[Items listed in a dataset]

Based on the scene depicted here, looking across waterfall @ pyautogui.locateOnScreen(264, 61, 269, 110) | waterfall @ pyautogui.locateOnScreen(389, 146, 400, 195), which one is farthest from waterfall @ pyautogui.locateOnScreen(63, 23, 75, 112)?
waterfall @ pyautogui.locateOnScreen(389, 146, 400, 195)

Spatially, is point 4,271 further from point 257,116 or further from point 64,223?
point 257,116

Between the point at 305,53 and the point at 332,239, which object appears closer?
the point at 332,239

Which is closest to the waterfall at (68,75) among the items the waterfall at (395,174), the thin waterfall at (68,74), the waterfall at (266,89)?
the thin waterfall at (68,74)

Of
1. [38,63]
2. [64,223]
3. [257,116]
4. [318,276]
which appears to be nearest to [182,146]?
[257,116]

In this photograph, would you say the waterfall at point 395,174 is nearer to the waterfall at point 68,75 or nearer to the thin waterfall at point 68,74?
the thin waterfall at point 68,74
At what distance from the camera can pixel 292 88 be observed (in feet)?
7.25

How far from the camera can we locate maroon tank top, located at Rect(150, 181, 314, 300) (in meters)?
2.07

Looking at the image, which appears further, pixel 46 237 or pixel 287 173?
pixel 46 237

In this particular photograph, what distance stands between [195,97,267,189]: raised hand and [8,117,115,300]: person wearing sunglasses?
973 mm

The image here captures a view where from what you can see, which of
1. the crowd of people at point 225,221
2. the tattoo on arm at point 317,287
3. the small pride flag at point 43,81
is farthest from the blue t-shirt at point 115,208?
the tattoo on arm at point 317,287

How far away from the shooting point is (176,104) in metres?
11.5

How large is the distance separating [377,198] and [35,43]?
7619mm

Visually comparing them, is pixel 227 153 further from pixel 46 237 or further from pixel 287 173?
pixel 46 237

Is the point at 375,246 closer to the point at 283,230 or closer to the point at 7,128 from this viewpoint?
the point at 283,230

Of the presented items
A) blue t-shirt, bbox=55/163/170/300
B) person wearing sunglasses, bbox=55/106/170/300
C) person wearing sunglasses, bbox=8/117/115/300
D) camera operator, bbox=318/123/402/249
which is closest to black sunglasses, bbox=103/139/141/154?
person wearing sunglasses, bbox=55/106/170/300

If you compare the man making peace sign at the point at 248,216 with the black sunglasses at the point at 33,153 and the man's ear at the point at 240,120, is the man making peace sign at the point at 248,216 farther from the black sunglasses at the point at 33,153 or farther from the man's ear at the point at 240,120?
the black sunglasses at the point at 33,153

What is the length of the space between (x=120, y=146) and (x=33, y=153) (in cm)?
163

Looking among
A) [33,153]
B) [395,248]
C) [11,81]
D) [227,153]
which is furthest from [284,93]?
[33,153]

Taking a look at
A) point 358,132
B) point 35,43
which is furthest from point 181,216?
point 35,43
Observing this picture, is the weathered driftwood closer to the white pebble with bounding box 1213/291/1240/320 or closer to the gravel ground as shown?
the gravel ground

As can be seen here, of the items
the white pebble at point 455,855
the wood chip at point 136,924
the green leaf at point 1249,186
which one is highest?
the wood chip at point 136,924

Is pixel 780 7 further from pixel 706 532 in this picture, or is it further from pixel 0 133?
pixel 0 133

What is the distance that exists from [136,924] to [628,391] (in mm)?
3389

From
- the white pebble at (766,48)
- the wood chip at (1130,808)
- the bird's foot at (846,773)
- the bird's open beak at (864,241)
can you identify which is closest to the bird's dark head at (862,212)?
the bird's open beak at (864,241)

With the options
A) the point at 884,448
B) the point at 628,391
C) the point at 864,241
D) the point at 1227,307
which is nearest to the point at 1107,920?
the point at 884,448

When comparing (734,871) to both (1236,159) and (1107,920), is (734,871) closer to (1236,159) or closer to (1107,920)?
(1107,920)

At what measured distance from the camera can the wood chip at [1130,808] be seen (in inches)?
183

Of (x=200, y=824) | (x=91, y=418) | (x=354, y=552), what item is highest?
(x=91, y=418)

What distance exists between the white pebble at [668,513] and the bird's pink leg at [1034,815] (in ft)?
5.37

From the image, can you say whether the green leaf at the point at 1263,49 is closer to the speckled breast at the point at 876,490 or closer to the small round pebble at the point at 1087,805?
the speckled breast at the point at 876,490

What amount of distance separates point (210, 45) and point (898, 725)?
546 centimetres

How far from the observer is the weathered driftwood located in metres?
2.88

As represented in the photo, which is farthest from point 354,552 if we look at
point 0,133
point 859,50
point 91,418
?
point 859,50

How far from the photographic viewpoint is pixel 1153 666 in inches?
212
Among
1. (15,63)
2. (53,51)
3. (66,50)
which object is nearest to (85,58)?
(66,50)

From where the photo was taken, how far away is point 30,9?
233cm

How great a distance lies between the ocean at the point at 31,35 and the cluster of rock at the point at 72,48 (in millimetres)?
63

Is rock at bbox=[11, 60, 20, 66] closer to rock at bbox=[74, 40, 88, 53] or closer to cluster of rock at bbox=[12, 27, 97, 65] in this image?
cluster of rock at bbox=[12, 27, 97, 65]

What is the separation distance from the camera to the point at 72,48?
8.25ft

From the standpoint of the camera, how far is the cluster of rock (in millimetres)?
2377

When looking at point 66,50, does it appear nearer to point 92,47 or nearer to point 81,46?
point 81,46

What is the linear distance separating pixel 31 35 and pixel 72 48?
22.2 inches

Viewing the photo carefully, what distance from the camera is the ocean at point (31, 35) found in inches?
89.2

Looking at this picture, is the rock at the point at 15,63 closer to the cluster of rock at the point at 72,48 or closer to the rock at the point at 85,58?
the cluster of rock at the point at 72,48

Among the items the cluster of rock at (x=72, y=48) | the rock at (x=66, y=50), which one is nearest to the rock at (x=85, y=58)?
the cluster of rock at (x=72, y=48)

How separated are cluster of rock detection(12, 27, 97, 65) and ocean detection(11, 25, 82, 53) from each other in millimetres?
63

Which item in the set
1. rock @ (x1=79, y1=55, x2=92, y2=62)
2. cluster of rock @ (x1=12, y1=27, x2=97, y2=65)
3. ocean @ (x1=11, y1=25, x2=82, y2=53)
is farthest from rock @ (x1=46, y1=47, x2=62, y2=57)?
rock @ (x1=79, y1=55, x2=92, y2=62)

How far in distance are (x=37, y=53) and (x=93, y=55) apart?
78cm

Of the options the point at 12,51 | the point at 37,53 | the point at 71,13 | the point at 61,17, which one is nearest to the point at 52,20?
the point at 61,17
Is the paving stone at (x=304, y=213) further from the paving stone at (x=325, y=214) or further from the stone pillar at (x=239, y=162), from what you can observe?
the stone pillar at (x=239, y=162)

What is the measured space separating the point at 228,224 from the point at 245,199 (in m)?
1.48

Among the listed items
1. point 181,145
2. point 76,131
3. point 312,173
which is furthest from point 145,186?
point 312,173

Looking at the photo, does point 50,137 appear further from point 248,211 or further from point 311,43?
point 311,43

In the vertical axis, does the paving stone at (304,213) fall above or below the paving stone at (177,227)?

Problem to solve: Retype the material in full. Each word must match.

Reply to the exercise:
Based on the scene depicted here, looking across waterfall @ pyautogui.locateOnScreen(264, 61, 269, 110) | waterfall @ pyautogui.locateOnScreen(389, 146, 400, 195), which one is farthest from waterfall @ pyautogui.locateOnScreen(63, 23, 75, 112)?
waterfall @ pyautogui.locateOnScreen(389, 146, 400, 195)

Spatially, is point 4,271 further from point 257,116 or further from point 64,223?
point 257,116

Between the point at 305,53 and the point at 332,239, which object appears closer?
the point at 332,239

Which is closest to the waterfall at (68,75) among the items the waterfall at (395,174), the thin waterfall at (68,74), the waterfall at (266,89)?
the thin waterfall at (68,74)

Of
1. [38,63]
2. [64,223]
3. [257,116]
4. [318,276]
which appears to be nearest to [182,146]?
[257,116]

In this photograph, would you say the waterfall at point 395,174 is nearer to the waterfall at point 68,75 or nearer to the thin waterfall at point 68,74?
the thin waterfall at point 68,74
At what distance from the camera can pixel 292 88 be observed (in feet)?
7.25

How far from the camera can we locate maroon tank top, located at Rect(150, 181, 314, 300) (in meters)?
2.07

Looking at the image, which appears further, pixel 46 237 or pixel 287 173?
pixel 46 237

In this particular photograph, what distance stands between [195,97,267,189]: raised hand and [8,117,115,300]: person wearing sunglasses?
973 mm

The image here captures a view where from what you can see, which of
1. the crowd of people at point 225,221
2. the tattoo on arm at point 317,287
3. the small pride flag at point 43,81
is farthest from the blue t-shirt at point 115,208?
the tattoo on arm at point 317,287

How far away from the shooting point is (176,104) in metres?
11.5

How large is the distance separating [377,198] and [35,43]?
7619mm

Visually comparing them, is pixel 227 153 further from pixel 46 237 or further from pixel 287 173?
pixel 46 237

Is the point at 375,246 closer to the point at 283,230 or closer to the point at 7,128 from this viewpoint?
the point at 283,230

Of the presented items
A) blue t-shirt, bbox=55/163/170/300
B) person wearing sunglasses, bbox=55/106/170/300
C) person wearing sunglasses, bbox=8/117/115/300
D) camera operator, bbox=318/123/402/249
which is closest to black sunglasses, bbox=103/139/141/154?
person wearing sunglasses, bbox=55/106/170/300

If you compare the man making peace sign at the point at 248,216 with the black sunglasses at the point at 33,153 and the man's ear at the point at 240,120, is the man making peace sign at the point at 248,216 farther from the black sunglasses at the point at 33,153 or farther from the man's ear at the point at 240,120?
the black sunglasses at the point at 33,153

What is the length of the space between (x=120, y=146) and (x=33, y=153) (in cm)?
163

Looking among
A) [33,153]
B) [395,248]
C) [11,81]
D) [227,153]
which is furthest from [284,93]?
[33,153]

Taking a look at
A) point 358,132
B) point 35,43
which is furthest from point 181,216?
point 35,43
Observing this picture, is the weathered driftwood closer to the white pebble with bounding box 1213/291/1240/320 or closer to the gravel ground as shown?
the gravel ground

As can be seen here, of the items
the white pebble at point 455,855
the wood chip at point 136,924
the green leaf at point 1249,186
which one is highest?
the wood chip at point 136,924

Is pixel 780 7 further from pixel 706 532 in this picture, or is it further from pixel 0 133?
pixel 0 133

What is the distance that exists from [136,924] to [628,391] (in mm)?
3389

From
- the white pebble at (766,48)
- the wood chip at (1130,808)
- the bird's foot at (846,773)
- the bird's open beak at (864,241)
can you identify which is closest to the bird's dark head at (862,212)?
the bird's open beak at (864,241)

With the options
A) the point at 884,448
B) the point at 628,391
C) the point at 864,241
D) the point at 1227,307
which is nearest to the point at 1107,920?
the point at 884,448

When comparing (734,871) to both (1236,159) and (1107,920), is (734,871) closer to (1236,159) or closer to (1107,920)?
(1107,920)

At what measured distance from the camera can the wood chip at [1130,808] be seen (in inches)?
183

Of (x=200, y=824) | (x=91, y=418) | (x=354, y=552), what item is highest?
(x=91, y=418)

What distance exists between the white pebble at [668,513] and the bird's pink leg at [1034,815] (in ft)?
5.37

From the image, can you say whether the green leaf at the point at 1263,49 is closer to the speckled breast at the point at 876,490 or closer to the small round pebble at the point at 1087,805?
the speckled breast at the point at 876,490

What amount of distance separates point (210, 45) and point (898, 725)?
546 centimetres

How far from the observer is the weathered driftwood located in metres?
2.88

As represented in the photo, which is farthest from point 354,552 if we look at
point 0,133
point 859,50
point 91,418
?
point 859,50

How far from the photographic viewpoint is pixel 1153 666 in inches?
212
Among
1. (15,63)
2. (53,51)
3. (66,50)
which object is nearest to (85,58)?
(66,50)

From where the photo was taken, how far away is point 30,9?
233cm

How great a distance lies between the ocean at the point at 31,35 and the cluster of rock at the point at 72,48 (in millimetres)?
63

Is rock at bbox=[11, 60, 20, 66] closer to rock at bbox=[74, 40, 88, 53] or closer to cluster of rock at bbox=[12, 27, 97, 65] in this image?
cluster of rock at bbox=[12, 27, 97, 65]

What is the separation distance from the camera to the point at 72,48?
8.25ft

From the standpoint of the camera, how far is the cluster of rock (in millimetres)?
2377

When looking at point 66,50, does it appear nearer to point 92,47 or nearer to point 81,46?
point 81,46

What is the linear distance separating pixel 31 35 and pixel 72 48?
22.2 inches

Viewing the photo carefully, what distance from the camera is the ocean at point (31, 35) found in inches?
89.2

Looking at this picture, is the rock at the point at 15,63 closer to the cluster of rock at the point at 72,48 or closer to the rock at the point at 85,58?
the cluster of rock at the point at 72,48

Among the items the cluster of rock at (x=72, y=48) | the rock at (x=66, y=50), which one is nearest to the rock at (x=85, y=58)?
the cluster of rock at (x=72, y=48)

How separated are cluster of rock detection(12, 27, 97, 65) and ocean detection(11, 25, 82, 53) from each other in millimetres?
63

Which item in the set
1. rock @ (x1=79, y1=55, x2=92, y2=62)
2. cluster of rock @ (x1=12, y1=27, x2=97, y2=65)
3. ocean @ (x1=11, y1=25, x2=82, y2=53)
is farthest from rock @ (x1=46, y1=47, x2=62, y2=57)?
rock @ (x1=79, y1=55, x2=92, y2=62)

How far in distance are (x=37, y=53) and (x=93, y=55) apart?
78cm

Of the options the point at 12,51 | the point at 37,53 | the point at 71,13 | the point at 61,17, which one is nearest to the point at 52,20?
the point at 61,17
Is the paving stone at (x=304, y=213) further from the paving stone at (x=325, y=214) or further from the stone pillar at (x=239, y=162), from what you can observe?
the stone pillar at (x=239, y=162)

What is the measured space separating the point at 228,224 from the point at 245,199 (in m)?
1.48

Among the listed items
1. point 181,145
2. point 76,131
3. point 312,173
which is furthest from point 145,186?
point 312,173

Looking at the photo, does point 50,137 appear further from point 248,211 or further from point 311,43?
point 311,43

In the vertical axis, does the paving stone at (304,213) fall above or below the paving stone at (177,227)?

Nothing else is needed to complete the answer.